WTO ruled US origin labels broke trade regulations

Canada and Mexico are to ask the World Trade Organization to impose "retaliatory measures" against the US as the row between the countries over American regulations on country-of-origin labels continues.

Three weeks after the WTO ruled US rules on origin labels for meat products broke trade regulations, Canada and Mexico - which had criticised the measures - are lining up around US$3bn in sanctions.

"In light of the WTO’s final decision and due to the fact that this blatantly protectionist measure remains in place, our governments ... are asking the WTO for a special dispute settlement body meeting to request retaliation rights against the United States, to take place on June 17," a joint statement from government ministers in Canada and Mexico read.

"Canada will request authorisation from the WTO to impose over C$3bn (US$2.42bn) in retaliatory measures against the US, while Mexico will seek authorization for over US$653m."

Canadian minister for international trade Ed Fast was one of the four ministers who issued the statement. A spokesperson for Fast said the two countries had yet to finalise which sectors upon which it would like the measures to be placed.
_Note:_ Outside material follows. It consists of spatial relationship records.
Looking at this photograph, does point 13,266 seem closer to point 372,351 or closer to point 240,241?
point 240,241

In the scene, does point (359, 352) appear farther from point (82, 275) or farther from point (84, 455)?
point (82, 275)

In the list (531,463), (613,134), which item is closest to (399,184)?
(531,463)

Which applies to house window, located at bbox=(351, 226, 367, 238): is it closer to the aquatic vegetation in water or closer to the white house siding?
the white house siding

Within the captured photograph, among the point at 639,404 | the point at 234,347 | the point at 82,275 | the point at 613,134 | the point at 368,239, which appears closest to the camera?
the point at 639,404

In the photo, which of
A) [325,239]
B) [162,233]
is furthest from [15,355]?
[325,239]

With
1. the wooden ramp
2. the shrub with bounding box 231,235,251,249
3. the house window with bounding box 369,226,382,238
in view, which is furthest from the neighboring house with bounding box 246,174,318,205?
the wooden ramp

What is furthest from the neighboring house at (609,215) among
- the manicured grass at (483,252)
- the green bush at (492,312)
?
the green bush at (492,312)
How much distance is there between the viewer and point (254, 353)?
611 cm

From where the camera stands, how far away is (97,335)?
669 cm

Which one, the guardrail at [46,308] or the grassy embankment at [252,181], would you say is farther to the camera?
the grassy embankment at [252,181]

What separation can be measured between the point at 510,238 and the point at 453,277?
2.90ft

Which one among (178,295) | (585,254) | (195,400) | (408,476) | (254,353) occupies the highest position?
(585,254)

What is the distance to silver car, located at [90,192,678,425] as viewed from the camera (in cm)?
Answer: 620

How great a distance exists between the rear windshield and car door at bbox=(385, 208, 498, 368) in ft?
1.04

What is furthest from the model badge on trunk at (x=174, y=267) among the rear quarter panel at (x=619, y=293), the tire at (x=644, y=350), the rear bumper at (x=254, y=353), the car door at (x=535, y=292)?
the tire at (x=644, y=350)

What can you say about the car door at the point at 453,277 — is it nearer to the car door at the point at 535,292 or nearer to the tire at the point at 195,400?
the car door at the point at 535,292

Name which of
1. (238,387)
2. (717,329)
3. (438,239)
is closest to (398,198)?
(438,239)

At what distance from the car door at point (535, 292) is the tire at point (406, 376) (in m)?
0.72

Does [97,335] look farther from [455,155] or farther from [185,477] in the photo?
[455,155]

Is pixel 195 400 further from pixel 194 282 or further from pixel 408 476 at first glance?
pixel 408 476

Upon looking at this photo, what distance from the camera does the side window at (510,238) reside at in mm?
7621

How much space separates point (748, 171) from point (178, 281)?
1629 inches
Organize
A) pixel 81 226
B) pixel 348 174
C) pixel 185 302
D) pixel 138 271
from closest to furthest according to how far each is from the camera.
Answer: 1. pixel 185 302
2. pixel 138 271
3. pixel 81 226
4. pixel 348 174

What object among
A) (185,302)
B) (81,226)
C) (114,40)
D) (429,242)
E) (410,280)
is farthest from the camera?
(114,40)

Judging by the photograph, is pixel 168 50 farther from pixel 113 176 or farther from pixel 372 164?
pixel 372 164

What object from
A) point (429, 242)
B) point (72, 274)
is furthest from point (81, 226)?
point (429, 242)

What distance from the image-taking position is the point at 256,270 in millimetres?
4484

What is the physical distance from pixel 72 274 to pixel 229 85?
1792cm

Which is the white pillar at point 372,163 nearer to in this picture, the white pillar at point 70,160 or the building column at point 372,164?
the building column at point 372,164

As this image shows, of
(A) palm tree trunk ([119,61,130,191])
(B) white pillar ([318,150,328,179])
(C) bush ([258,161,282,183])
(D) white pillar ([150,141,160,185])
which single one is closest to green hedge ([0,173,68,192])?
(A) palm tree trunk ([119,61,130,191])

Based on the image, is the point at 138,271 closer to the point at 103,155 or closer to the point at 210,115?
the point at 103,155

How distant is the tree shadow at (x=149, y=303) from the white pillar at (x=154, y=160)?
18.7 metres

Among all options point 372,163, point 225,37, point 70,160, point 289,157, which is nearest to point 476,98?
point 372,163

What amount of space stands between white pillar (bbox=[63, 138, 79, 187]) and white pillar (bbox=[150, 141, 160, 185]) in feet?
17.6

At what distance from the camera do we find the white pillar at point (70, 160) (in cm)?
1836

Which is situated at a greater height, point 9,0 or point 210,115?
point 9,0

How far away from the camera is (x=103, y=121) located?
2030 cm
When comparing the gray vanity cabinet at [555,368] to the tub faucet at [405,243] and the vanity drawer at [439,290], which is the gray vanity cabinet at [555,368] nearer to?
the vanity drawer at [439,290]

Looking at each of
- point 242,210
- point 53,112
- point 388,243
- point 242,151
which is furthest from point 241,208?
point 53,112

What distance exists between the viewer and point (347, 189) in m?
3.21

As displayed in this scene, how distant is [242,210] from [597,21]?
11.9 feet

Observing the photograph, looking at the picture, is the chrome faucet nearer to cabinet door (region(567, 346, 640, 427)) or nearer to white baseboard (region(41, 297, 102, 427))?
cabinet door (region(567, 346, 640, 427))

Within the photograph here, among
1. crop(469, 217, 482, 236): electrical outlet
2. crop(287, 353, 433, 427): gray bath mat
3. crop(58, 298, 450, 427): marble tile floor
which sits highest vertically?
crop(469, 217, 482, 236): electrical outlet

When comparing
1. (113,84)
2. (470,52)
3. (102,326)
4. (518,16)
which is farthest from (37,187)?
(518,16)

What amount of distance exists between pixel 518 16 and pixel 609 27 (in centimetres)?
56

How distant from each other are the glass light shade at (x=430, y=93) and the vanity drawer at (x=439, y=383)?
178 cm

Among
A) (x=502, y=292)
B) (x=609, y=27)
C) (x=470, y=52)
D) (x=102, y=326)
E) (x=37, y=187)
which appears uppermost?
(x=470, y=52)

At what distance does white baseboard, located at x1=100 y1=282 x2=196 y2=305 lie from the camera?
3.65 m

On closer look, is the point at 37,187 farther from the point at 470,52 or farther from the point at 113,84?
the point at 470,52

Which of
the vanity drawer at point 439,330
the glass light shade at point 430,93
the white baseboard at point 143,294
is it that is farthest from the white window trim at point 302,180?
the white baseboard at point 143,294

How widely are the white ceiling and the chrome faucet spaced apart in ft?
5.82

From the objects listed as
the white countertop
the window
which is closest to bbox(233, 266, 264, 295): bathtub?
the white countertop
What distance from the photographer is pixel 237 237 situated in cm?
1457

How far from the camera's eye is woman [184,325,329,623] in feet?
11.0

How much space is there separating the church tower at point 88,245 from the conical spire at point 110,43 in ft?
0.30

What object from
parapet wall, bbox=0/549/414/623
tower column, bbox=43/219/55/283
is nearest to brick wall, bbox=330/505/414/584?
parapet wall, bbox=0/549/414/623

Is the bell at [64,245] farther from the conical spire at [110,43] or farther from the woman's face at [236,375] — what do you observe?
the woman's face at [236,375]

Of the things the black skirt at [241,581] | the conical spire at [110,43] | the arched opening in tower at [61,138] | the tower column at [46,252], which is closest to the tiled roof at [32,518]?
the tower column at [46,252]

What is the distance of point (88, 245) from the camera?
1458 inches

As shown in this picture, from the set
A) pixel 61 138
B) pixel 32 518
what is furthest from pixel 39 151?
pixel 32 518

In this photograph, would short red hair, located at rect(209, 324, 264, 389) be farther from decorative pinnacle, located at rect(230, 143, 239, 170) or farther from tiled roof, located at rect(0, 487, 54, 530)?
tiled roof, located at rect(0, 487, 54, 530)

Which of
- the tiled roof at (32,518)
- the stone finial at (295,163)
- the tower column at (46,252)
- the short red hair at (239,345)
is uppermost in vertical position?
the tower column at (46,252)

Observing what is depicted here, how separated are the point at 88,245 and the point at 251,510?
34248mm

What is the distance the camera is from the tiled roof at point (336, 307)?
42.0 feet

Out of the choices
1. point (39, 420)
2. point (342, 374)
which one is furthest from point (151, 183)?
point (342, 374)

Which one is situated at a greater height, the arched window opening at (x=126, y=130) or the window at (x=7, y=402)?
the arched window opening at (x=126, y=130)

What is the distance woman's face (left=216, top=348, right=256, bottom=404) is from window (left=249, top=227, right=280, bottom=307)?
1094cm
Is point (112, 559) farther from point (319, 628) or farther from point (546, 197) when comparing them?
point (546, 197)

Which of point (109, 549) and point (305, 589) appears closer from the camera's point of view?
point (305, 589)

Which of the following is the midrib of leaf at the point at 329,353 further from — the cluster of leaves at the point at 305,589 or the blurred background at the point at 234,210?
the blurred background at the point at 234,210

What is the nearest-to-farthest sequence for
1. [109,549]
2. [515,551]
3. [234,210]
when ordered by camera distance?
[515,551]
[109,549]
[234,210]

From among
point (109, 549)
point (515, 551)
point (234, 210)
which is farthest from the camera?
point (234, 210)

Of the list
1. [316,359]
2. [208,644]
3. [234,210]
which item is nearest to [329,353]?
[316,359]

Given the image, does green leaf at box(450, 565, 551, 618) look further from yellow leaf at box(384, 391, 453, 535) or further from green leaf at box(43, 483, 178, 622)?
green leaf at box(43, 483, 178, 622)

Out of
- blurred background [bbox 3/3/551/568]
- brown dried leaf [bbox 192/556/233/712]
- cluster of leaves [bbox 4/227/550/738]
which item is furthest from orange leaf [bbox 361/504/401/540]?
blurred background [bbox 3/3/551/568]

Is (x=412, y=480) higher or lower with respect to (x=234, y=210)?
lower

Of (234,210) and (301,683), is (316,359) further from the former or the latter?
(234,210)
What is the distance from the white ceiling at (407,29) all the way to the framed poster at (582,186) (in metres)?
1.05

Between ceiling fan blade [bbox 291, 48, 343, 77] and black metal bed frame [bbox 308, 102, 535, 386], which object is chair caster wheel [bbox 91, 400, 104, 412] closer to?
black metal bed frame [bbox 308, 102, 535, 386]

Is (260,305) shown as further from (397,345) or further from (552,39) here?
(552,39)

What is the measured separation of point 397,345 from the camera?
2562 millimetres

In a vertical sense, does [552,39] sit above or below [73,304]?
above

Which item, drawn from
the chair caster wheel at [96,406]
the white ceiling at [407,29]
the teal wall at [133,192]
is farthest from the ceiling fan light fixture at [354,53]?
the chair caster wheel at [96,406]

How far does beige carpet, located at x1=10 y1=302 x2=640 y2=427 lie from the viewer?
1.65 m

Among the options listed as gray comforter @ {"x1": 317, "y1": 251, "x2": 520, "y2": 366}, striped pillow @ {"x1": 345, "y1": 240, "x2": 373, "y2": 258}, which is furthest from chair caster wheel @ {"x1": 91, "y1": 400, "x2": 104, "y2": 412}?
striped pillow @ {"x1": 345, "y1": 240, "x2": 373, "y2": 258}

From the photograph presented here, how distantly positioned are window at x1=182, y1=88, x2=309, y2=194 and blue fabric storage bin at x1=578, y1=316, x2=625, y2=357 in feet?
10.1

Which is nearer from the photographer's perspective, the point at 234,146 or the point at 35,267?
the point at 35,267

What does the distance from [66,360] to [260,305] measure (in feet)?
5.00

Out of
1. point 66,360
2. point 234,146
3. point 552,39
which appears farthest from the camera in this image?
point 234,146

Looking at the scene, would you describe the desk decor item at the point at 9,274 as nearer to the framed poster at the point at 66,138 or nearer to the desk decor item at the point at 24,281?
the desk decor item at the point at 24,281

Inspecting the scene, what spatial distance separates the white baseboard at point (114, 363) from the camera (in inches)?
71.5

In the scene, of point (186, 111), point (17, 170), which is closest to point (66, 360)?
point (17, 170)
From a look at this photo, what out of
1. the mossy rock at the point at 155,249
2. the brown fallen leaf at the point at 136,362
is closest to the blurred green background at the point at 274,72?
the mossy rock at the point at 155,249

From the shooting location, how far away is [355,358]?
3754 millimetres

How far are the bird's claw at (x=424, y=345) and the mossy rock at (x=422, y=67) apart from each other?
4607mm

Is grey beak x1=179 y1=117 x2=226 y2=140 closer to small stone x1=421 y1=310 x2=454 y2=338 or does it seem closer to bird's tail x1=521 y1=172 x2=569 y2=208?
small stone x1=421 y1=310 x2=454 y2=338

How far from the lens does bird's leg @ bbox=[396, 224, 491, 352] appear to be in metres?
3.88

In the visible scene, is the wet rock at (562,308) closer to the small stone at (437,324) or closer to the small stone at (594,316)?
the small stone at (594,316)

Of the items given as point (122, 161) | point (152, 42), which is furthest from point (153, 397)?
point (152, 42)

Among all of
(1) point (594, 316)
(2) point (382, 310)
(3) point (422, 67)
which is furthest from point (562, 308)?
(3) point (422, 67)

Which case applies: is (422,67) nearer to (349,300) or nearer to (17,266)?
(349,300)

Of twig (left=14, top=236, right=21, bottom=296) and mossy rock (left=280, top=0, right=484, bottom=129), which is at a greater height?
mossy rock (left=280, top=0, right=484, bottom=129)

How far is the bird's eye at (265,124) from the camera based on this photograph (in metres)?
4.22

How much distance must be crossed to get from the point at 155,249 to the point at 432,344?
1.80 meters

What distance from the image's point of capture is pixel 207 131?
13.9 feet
"We've yet to determine what the final retaliatory tariffs will look like. We're focused on getting authorisation on our dollar amount first, and then we'll determine how to implement our retaliation."

In response, a spokesperson for the Office of the US Trade Representative said Washington would "object to these requests at the appropriate time, referring the matter to WTO arbitration".

He added: "It is notable that neither Canada nor Mexico provided any justification for the numbers they asserted. We would also note that the annual values appear to be substantially inflated."